# Start of Provided passage

Jonathan Isaac: Yeah. I grew up in Bronx, New York, and big shout out the Pops, man. He was great. My parents had split up when I was 10. But for those first 10 years we were together, my mom, my dad, four brothers and one sister in Bronx, New York. We were in church every other day. He had us learning scriptures and whole psalms and all those things, to just keep us grounded and just teaching us. Yeah, we had fun and my life gets flipped upside down once we moved from New York to Naples, Florida with my mom.

Keith Simon: Yeah. But he seems like a good guy. You said you called him your Superman. And he worked as, I guess, a manager. I'm not exactly sure what, at the McDonald's in Times Square? What was that like?

Jonathan Isaac: Yeah, he worked as a manager at the McDonald's in Times Square. It wasn't anything. It wasn't weird. Even, especially as I detail in the book about us having to stay the night at McDonald's from time to time, because he was working the late shift, my mom was working and no one was able to take us to school in the morning because of when he'd get off and when my mom would get off. And so, we would have to sleep at the McDonald's with him while he's working overnight. But for us, we were just kids and so, it was like, " Oh, we get to sleep at McDonald's? That's a blast." And so, we had a lot of... but being able to look back it was definitely hard times.

Keith Simon: Well, the thing about it is, I was reading this story and I just loved your family, not just your dad, but your mom. You got this big family, just working hard, trying to do the right thing, being in church. That I was really, personally disappointed when I found out that your family split up. I was like, " I didn't see that coming." That had to be hard on you. Was it? I mean, when you moved, I know that you encountered some new people and that was a hard transition, but that split in your family, that's hard.

Jonathan Isaac: It was hard. And it was hard in ways that I really wasn't able to describe at the moment. It was something that I learned more about myself as I grew up and started to see the signs of not having my dad in my life in the same way that he was before. But yeah, it was tough and it did suck, but it was almost like my parents, and with us being in school, they were working so hard just to keep everything together and keep us in church and all these different things. They had a lot of underlying differences and situations that went on that just led to this big split between my mom and my dad. And so, she took us and we went to Naples, Florida, and me trying to, early on, trying to fit in and get these new kids to like me. Going from a black community to a white community, it was really tough. And there's a couple stories in the beginning that shows just how tough it was for me to fit in. And that was the first time that I developed a sense of self- awareness, like, okay, an anxiety and fear about being rejected and wanting people to like me. And so, that's where the anxiety and that self- insecurity started.

# End of Provided passage
# Start of Extracted data

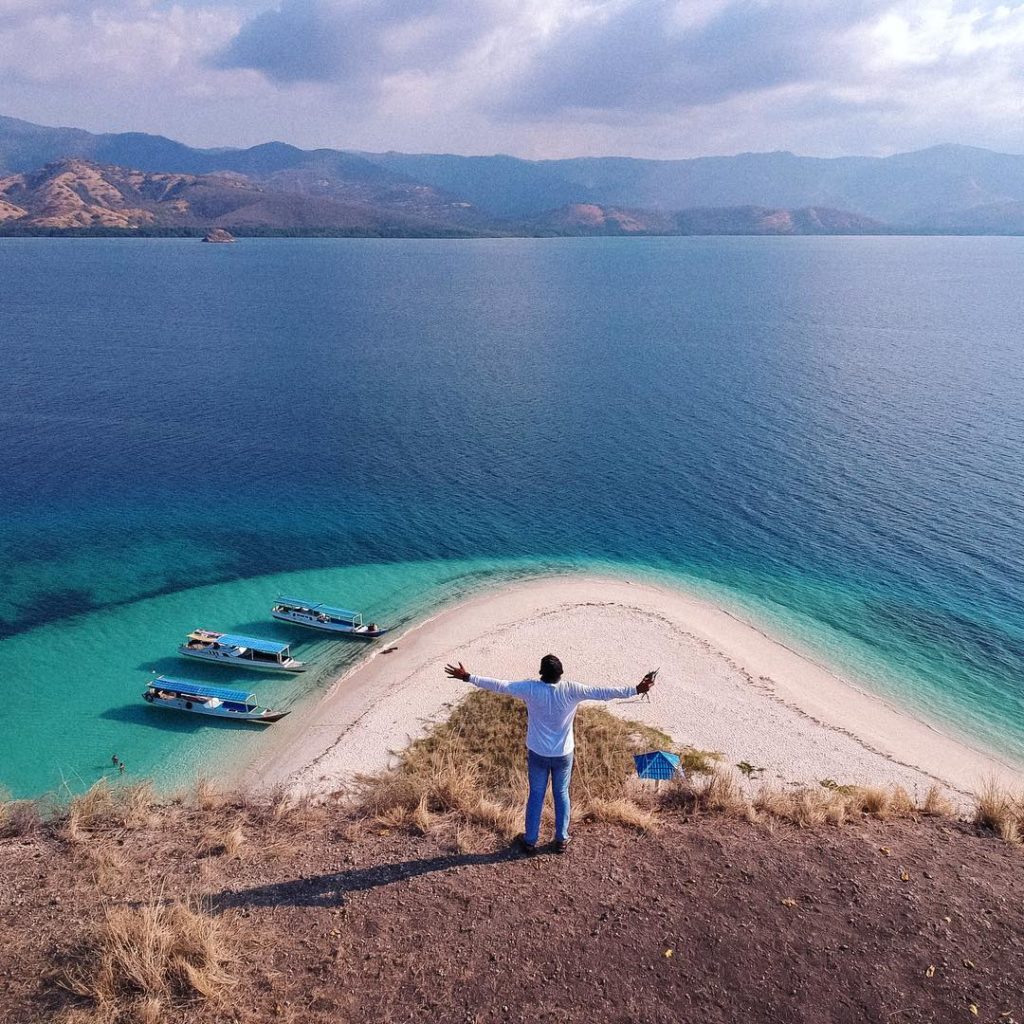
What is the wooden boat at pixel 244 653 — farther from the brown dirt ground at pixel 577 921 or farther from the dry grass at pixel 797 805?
the dry grass at pixel 797 805

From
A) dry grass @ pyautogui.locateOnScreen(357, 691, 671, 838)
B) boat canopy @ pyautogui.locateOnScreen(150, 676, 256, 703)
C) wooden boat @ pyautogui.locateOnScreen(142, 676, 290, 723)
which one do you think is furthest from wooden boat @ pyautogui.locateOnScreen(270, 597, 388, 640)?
dry grass @ pyautogui.locateOnScreen(357, 691, 671, 838)

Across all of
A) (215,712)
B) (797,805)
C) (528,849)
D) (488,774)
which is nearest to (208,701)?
(215,712)

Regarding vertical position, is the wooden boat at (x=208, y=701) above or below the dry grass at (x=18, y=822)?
below

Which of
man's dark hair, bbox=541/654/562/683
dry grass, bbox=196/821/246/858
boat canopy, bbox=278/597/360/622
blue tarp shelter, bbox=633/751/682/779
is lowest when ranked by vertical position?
boat canopy, bbox=278/597/360/622

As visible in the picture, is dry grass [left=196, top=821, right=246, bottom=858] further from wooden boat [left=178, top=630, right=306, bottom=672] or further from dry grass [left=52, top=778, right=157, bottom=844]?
wooden boat [left=178, top=630, right=306, bottom=672]

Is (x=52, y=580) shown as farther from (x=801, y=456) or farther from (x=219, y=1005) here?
(x=801, y=456)

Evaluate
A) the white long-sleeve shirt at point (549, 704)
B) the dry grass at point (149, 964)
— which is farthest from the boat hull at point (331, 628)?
the white long-sleeve shirt at point (549, 704)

# End of Extracted data

» **Stated task 1**
For each statement, say whether it agrees with the interview. Answer yes or no, and quote the interview's deciding words.
(a) Jonathan Isaac's parents split up when he was 10.
(b) His father worked as a manager at the McDonald's in Times Square.
(c) After the split, he moved to Naples, Florida with his father.
» **Stated task 2**
According to the interview, how many brothers and sisters did Jonathan Isaac have?

» **Exercise output 1**
(a) Yes: "My parents had split up when I was 10."
(b) Yes: "he worked as a manager at the McDonald's in Times Square."
(c) No: "we moved from New York to Naples, Florida with my mom."

» **Exercise output 2**
He had four brothers and one sister.